Spring force that grows not proportional to displacement Do springs that change their proportionality 'constant' as a function of their  winding number per length? I want a spring that obeys $F(x)=kx^2$ instead of $F(x)=kx$. 
To my intuition if I decrease the winding/length ratio linearly from one end to the other end of the spring, I should get something like $F(x)=kx^2.$ Is this true?
 A: the way this is done in practice is to use a spring with variable winding pitch, in which upon compression the windings that are on the close-wound end progressively compress into solidity and stop deflecting. this reduces the active length of the spring, which makes it stiffer. 
This is a common trick to stiffen the suspension response of a pickup truck, where you want stiff springs under a heavy load and softer springs in the unloaded state. 
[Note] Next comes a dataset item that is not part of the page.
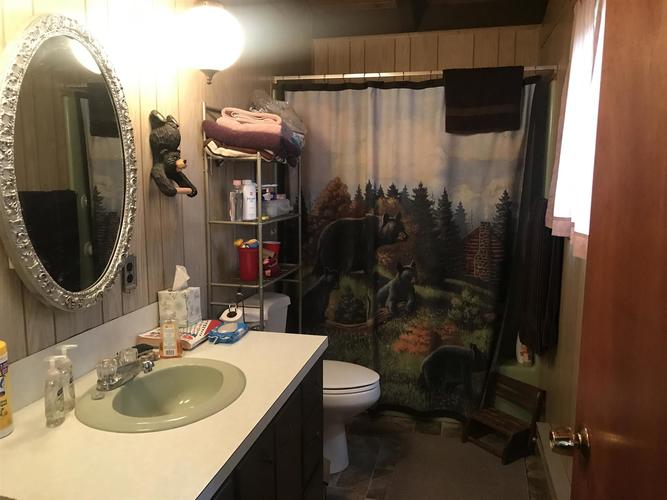 870 S Chimes Court S Santa Claus, IN 47579   MLS 201923842   photo 14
A: It looks like a spring with a variable pitch won't work as you expect, i.e., it'll still be linear.
To prove it, we can, for example, take a compression spring and treat it as a number of short springs connected back to back.
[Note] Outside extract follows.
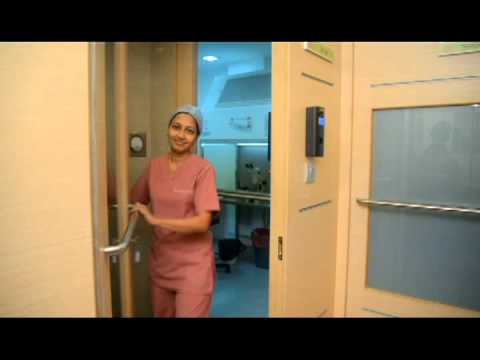 Infertility fertility Clinic | Infertility Clinic in India
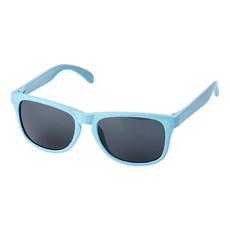 Occhiali da sole in fibra di paglia  - colore Blu Chiaro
When this spring is compressed, all short springs will experience the same compression force and will shrink by $\Delta x_i$, which will be proportional to that force.
Since the total shrinkage of the spring, $\Delta x$, is a sum of all individual shrinkages, it will also be proportional to the applied force. 
Obviously, this will be the case even if spring constants of individual short springs are not the same. Therefore, a spring with a variable pitch may have a different overall spring constant, but it will remain linear, i.e. $F=-k'x$ will hold.